Alternative Ways To Hydrate

Alternative Ways To Hydrate

If you are dehydrated, you may feel either tired or dizzy. Water plays an essential part in many bodily functions including: helping with digestion, regulating your body temperature and helping you to maintain healthy muscles and tissues. This goes to show how important water is if you want to stay feeling fit and well. Whilst water is a fantastic and extremely cheap way to hydrate, in this article we’ll be looking at alternative ways to hydrate.

Milk

A 2016 study published in the American Journal of Clinical Nutrition discovered that milk, is in fact more hydrating than water, according to Time. Men’s Fitness back up this claim, stating that milk is more effective when you’re in a dehydrated state.

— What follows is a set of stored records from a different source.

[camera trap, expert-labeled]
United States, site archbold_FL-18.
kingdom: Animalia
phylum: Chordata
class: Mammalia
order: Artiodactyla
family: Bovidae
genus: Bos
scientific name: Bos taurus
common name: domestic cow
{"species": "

Milk, unlike water, also has a great combination of protein and nutrients, making it the perfect post-workout drink.

Sports Drinks

If your workout sessions regularly exceed an hour in length, you may find a sports drink more effective for re-hydrating. This is because they contain a mixture of sugar and electrolytes, which can be absorbed faster by the body.

Coconut Water

Sports drinks tend to be high in carbohydrates, whereas coconut water (the unsweetened variety) is low in carbohydrates yet still rich in potassium. This makes coconut water an excellent recovery drink after light exercise.

Smoothies

Smoothies are usually made up of fruits and veggies, water and/or dairy. All of these ingredients combined make for a tasty, nutritious and hydrating drink. If you’re a fan of making your own homemade smoothies or you fancy giving it a go, try to include fruits with a high water content, such as watermelon, strawberries and peaches.

Fruit Juice

Drinking freshly squeezed fruit or vegetable juice is a brilliant way to stay hydrated. If you want your juice to be less sugary, try adding water to dilute.